◆ INSTRUCTIONS FOR THE TASK ◆
Only the lines from the one containing "How far is the" through the last line below should be written out, exactly and with both ends kept.

** Begin RECORDED INFORMATION **

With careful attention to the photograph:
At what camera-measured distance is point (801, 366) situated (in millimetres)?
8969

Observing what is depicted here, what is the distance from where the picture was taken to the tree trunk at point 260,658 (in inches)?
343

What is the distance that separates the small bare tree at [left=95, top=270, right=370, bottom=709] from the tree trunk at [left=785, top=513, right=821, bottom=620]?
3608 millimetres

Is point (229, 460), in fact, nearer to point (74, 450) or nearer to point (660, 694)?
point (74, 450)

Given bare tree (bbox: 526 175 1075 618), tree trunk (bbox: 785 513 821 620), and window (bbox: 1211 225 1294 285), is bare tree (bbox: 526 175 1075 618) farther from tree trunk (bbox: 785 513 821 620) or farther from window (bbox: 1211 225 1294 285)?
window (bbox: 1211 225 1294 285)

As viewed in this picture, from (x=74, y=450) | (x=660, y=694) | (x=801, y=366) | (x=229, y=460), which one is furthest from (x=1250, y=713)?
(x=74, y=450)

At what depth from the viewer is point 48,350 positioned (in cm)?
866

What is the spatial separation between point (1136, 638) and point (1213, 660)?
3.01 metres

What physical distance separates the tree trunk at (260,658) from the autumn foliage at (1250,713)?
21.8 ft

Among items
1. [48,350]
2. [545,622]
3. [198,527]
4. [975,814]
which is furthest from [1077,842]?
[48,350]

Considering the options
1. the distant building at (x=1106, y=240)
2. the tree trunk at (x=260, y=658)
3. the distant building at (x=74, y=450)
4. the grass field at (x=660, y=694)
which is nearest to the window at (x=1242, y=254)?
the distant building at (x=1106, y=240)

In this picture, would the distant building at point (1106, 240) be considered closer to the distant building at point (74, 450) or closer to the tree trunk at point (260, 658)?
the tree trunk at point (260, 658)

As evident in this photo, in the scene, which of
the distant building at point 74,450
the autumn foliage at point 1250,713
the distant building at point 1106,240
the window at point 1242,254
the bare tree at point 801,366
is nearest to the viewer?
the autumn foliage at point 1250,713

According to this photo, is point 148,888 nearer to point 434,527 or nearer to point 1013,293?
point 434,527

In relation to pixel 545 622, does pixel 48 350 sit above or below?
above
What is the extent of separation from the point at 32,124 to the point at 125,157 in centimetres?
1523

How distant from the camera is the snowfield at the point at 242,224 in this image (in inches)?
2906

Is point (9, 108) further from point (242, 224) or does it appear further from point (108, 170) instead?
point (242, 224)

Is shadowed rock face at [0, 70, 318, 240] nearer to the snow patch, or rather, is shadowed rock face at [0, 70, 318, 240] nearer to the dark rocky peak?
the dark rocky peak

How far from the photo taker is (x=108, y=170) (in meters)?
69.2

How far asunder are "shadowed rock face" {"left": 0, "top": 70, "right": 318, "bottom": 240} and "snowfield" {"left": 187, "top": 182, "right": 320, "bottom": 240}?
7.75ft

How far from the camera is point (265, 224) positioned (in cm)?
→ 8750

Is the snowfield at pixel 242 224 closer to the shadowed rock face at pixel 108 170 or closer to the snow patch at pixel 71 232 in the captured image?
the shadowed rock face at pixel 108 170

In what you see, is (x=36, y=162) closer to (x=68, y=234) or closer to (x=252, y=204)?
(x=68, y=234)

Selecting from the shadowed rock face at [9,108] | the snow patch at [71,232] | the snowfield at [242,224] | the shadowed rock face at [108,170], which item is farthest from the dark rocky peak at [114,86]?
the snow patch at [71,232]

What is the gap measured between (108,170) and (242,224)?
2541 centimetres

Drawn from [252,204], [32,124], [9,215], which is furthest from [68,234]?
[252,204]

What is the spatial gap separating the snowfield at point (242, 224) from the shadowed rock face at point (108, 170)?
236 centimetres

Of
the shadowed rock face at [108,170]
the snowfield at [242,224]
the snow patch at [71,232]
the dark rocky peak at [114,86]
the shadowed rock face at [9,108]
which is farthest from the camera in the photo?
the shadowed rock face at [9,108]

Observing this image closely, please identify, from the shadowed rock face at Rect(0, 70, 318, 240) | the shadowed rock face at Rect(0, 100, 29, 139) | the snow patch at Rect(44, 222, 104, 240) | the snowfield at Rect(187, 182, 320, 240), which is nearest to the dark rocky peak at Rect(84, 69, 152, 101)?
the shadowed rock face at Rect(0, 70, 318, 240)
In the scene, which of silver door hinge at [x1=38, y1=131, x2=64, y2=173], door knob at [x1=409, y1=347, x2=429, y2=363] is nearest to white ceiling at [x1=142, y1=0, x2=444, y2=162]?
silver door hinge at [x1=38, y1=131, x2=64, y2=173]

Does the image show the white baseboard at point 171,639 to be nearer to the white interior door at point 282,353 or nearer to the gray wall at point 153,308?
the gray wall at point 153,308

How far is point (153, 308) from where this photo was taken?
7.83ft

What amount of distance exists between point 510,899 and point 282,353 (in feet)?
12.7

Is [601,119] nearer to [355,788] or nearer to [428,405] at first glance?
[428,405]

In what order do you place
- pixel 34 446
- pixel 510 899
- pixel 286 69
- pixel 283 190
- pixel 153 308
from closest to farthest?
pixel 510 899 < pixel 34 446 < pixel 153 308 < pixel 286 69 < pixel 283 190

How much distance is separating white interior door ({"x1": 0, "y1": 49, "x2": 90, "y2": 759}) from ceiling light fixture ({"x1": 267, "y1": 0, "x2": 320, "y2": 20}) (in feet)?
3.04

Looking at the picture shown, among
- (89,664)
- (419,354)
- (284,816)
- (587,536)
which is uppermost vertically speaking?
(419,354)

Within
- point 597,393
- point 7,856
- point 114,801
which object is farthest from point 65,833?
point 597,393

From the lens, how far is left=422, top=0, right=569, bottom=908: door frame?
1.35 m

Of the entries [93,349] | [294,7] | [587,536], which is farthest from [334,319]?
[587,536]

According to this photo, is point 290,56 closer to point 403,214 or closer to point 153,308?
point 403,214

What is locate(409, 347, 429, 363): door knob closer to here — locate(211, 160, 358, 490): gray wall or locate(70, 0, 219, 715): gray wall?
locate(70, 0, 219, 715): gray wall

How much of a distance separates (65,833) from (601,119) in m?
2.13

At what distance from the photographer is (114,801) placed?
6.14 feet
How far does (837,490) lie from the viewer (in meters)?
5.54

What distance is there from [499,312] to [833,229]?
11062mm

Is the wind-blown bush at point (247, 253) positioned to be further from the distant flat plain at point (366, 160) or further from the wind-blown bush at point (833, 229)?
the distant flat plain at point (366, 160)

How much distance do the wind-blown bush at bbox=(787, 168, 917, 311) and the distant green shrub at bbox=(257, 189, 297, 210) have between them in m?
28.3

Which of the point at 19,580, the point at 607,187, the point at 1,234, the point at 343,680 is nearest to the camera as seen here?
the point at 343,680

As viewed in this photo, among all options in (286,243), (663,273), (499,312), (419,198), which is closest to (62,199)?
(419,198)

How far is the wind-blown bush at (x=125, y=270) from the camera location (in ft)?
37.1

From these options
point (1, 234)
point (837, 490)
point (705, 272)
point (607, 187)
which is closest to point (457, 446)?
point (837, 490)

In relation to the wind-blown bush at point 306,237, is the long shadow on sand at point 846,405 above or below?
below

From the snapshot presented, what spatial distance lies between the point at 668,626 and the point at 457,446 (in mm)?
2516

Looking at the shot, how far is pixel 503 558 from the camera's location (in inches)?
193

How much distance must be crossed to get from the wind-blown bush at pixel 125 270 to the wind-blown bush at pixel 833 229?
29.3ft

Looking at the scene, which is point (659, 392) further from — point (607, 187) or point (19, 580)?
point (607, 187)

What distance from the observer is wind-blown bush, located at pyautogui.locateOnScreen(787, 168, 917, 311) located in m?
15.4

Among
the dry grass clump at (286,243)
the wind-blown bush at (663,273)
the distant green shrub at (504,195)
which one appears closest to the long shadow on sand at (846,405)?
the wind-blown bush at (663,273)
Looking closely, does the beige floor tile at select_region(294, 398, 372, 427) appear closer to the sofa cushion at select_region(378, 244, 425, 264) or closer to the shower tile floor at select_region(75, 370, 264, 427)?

** End RECORDED INFORMATION **

◆ SOLUTION TO THE PROBLEM ◆
How far is the wind-blown bush at (x=125, y=270) from the camera location (in ft)?
37.1

From these options
point (1, 234)
point (837, 490)
point (705, 272)
point (607, 187)
which is closest to point (457, 446)?
point (837, 490)

In relation to the wind-blown bush at point 306,237, is the long shadow on sand at point 846,405 above or below?
below

From the snapshot presented, what spatial distance lies between the point at 668,626 and the point at 457,446 (in mm)?
2516

Looking at the shot, how far is pixel 503 558 from the camera's location (in inches)?
193

How much distance must be crossed to get from the wind-blown bush at pixel 125 270 to the wind-blown bush at pixel 833 229?
29.3ft

Looking at the scene, which is point (659, 392) further from — point (607, 187) or point (19, 580)?
point (607, 187)

What distance from the observer is wind-blown bush, located at pyautogui.locateOnScreen(787, 168, 917, 311) located in m?
15.4

Among
the dry grass clump at (286,243)
the wind-blown bush at (663,273)
the distant green shrub at (504,195)
which one appears closest to the long shadow on sand at (846,405)?
the wind-blown bush at (663,273)
Looking closely, does the beige floor tile at select_region(294, 398, 372, 427) appear closer to the sofa cushion at select_region(378, 244, 425, 264) or closer to the shower tile floor at select_region(75, 370, 264, 427)?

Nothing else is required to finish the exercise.